If Pepper’s progress is based on a combination of cutting-edge technology and the reassurance of an existing bank, the subject of the first presentation on day two looked at how new types of financial provider are taking more revolutionary approaches. Matthias Kroner, CEO of German challenger bank Fidor, explained the role of the bank’s “community” of customers: social media-like interactions between bank and customer serve as a means of communication, brand-building and product development. The bank’s business model is based on sharing information with customers, on asking their opinions and even on rewarding them financially (in small numbers of bitcoin cents) for ‘liking’ or sharing other interactions, contributing to discussions and for reviewing products or services.
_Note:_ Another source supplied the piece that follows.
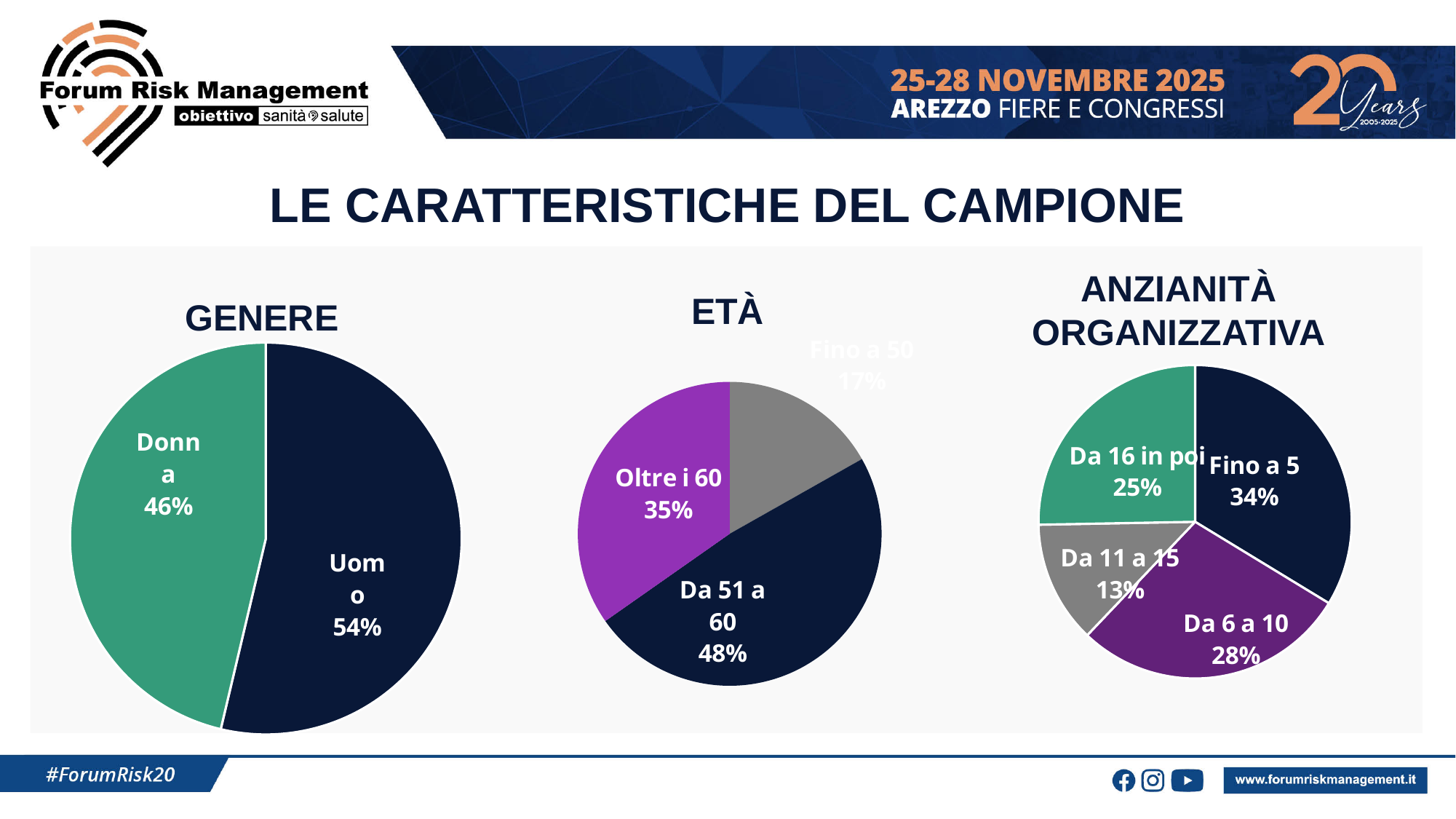
How many slices does the ETÀ chart have? 3 In the ANZIANITÀ ORGANIZZATIVA chart, which category has the smallest share? Da 11 a 15 What type of chart is used for the GENERE data? Pie chart In the GENERE chart, what percentage is shown for Uomo? 54% In the ETÀ chart, what percentage is shown for Da 51 a 60? 48% In the GENERE chart, what is the difference in percentage points between Uomo and Donna? 8 In the ANZIANITÀ ORGANIZZATIVA chart, what is the difference in percentage points between Fino a 5 and Da 16 in poi? 9 In the GENERE chart, which category has the larger share, Donna or Uomo? Uomo In the ETÀ chart, which age group has the largest share? Da 51 a 60 In the ETÀ chart, what percentage is shown for Oltre i 60? 35% In the ANZIANITÀ ORGANIZZATIVA chart, what percentage is shown for Da 6 a 10? 28% In the GENERE chart, what percentage is shown for Donna? 46%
Fidor customers are also encouraged to ask open questions about investment choices, for example, secure in the knowledge that the answer will not be based on trying to sell a product, as Kroner claims the bank has no sales people. With a conventional bank, he suggests, a customer asking whether or not to invest in a particular type of asset will be directed towards the bank’s own relevant product. At Fidor, the community will try to answer the question. “This is why you need to do it as a community,” Kroner explained. “It’s a place to learn.”
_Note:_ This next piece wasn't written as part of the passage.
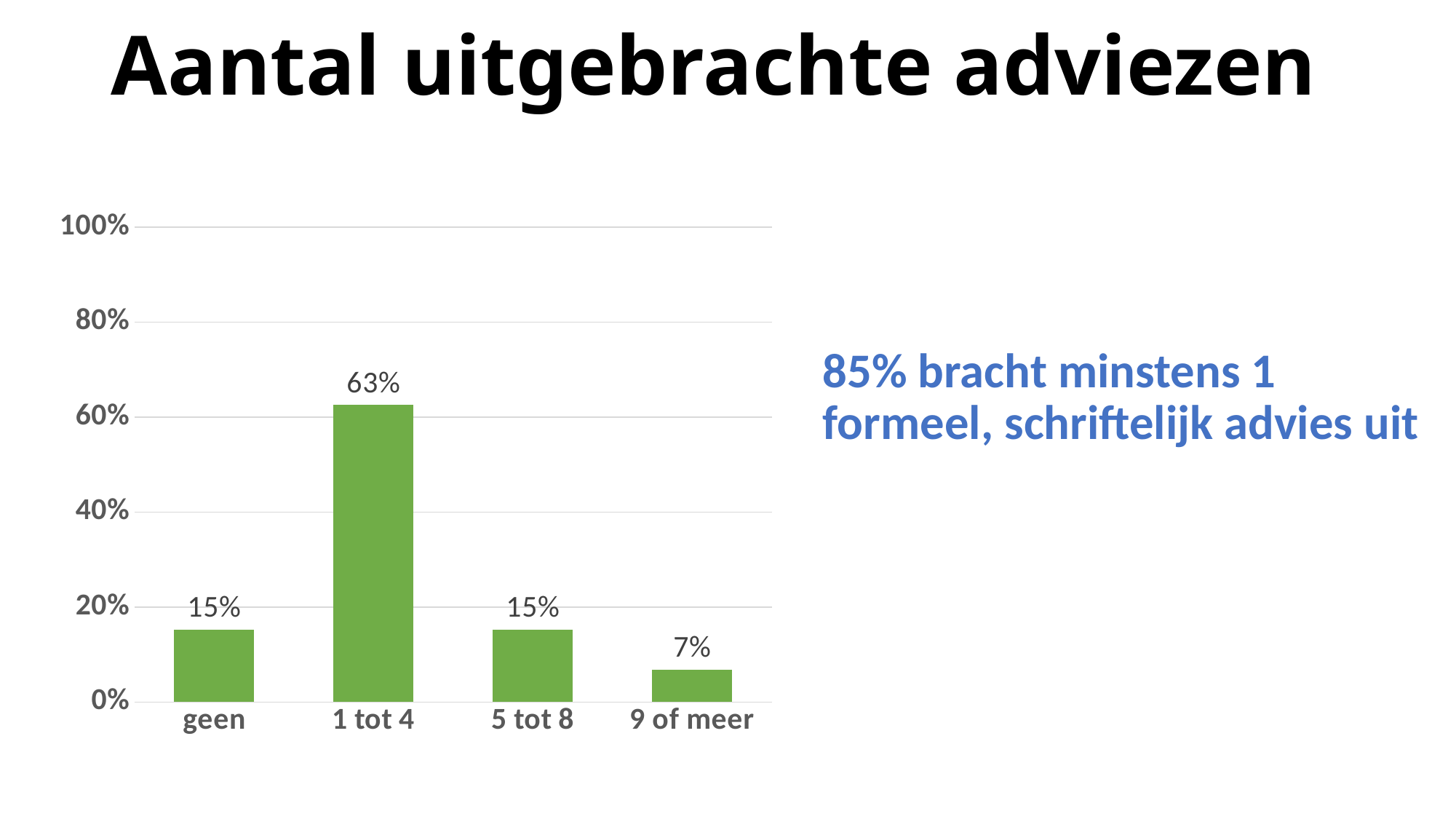
What is the difference between the values for '1 tot 4' and '5 tot 8'? 48% What is the value for the 'geen' category? 15% Is the value for '1 tot 4' greater or less than 60%? greater What kind of chart is shown on the slide? bar chart What is the title of the slide containing the chart? Aantal uitgebrachte adviezen What is the difference between the values for 'geen' and '9 of meer'? 8% Which category has the highest value? 1 tot 4 What is the value for the '9 of meer' category? 7% What is the value for the '1 tot 4' category? 63% Which category has the lowest value? 9 of meer Which is larger, the value for '1 tot 4' or the value for '9 of meer'? 1 tot 4 How many categories are shown on the x axis? 4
Another panel discussion tackled the issue of how incumbents can harness the potential of FinTech. Graham Kellen, chief digital officer at Schroders, highlighted the advantages of being a long-established institution seeking to make the most of new technologies. A company like Schroders, he said, was perfectly positioned to work with innovative technology companies and offer them swift access to markets and to sources of funding and support. He pointed out that previous visits to Silicon Valley had left him with a strong sense of the value of cooperation between different companies to solve a given problem. Schroders is developing a partnership programme to try to use the best new FinTech ideas to enhance its proposition, he noted.

Pepper CEO Lilach Bar-David was also part of this panel. She talked about the way Pepper has been able to combine the approach of a new entrant FinTech with the trust customers put in its parent bank. But, she added, while trust in the brand was vital, so too was the customer experience. At present it is too often the case that there is a gap between the expectations of digitally literate customers and the service they receive from banks, she suggested.

It may be that this is the most important message that established financial services providers need to take away from FinTech Connect Live!, whoever their customers may be. As Bar-David put it: “Trust is an issue, but so is experience. Banks that create products people love will win the market.”